2023年の見通しは、世界全体で6月時点の2.8%から2.2%へ大幅に下方修正された。ウクライナ紛争に端を発する食糧・エネルギー高を背景に苦しむ欧州や、賃金上昇などより粘着性の高いインフレが発生するなか、FRBが今後も利上げを継続する姿勢をしている米国の成長率が大きく引き下げられた。
【OECD見通しの推移】
成長率見通しの推移をみると、コロナ禍からの回復が見込まれ高い経済成長率が予測されていたものの、オミクロン株の発生による供給制約の長期化や、ウクライナ紛争等を背景とするインフレ率の上昇を要因に、昨年の夏をピークに景気回復の腰折れが警戒され世界経済の見通しは引き下げが継続している。
【インフレ率予想】
経済成長の大きな下押し要因となっているインフレ率の上昇について、OECDは各国中銀による政策金利の引上げや景気鈍化を背景とし、2022年がピークとなり2023年には多くの国で低下傾向に向かうとしている。ただし、その低下は緩やかなものであり高止まり傾向が続くため、引き締め的な金融政策を継続しつつ、一時的で的を絞った財政政策での救済措置を提言している。

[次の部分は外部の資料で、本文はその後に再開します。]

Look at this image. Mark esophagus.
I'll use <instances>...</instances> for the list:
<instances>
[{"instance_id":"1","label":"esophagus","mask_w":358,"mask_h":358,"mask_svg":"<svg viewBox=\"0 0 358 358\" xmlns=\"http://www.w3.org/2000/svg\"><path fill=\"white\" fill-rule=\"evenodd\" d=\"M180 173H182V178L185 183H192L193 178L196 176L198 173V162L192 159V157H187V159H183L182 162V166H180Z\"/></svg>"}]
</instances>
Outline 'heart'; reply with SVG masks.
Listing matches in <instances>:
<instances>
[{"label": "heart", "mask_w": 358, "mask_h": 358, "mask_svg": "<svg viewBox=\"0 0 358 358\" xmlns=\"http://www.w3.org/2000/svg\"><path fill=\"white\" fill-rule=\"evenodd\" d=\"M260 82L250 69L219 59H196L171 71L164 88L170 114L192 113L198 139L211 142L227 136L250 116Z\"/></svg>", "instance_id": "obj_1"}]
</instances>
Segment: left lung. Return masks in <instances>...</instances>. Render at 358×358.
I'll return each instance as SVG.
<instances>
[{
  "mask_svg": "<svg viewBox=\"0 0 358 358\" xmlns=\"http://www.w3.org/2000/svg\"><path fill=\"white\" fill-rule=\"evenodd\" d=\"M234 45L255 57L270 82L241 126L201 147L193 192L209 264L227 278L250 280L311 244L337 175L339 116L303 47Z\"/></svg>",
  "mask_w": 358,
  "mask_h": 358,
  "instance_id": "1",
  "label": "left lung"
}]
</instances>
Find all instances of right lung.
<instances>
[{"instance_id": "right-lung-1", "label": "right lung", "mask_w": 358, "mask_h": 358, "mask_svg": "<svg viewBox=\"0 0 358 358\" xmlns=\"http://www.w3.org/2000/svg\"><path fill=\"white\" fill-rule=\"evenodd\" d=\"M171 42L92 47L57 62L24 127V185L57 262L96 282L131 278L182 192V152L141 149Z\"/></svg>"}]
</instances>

今回見通しが大きく引き下げられたが、2023年の世界経済についてはOECDの見通しを更に下回る可能性があると考えている。足元、ロシアによるウクライナ東部併合の動きをみせており、ウクライナ問題がさらに泥沼化し欧州におけるエネルギー問題はさらに悪化し、ユーロ圏経済は下押しするであろう。また、米国ではFRBの金融引き締め強化を嫌気し、資産価格の急落が発生しており、逆資産効果による過度な消費の冷え込みが警戒されることに加え、中間選挙の結果次第では政治的な不透明感が高まり成長率の下押し要因となるであろう。加えて、日本においても、世界的に経済成長が鈍化する中でさらに円安が進むようであれば、外需による円安のメリットよりも、交易条件の悪化に伴うデメリットが経済成長率を更に下押ししうる点には注意が必要である。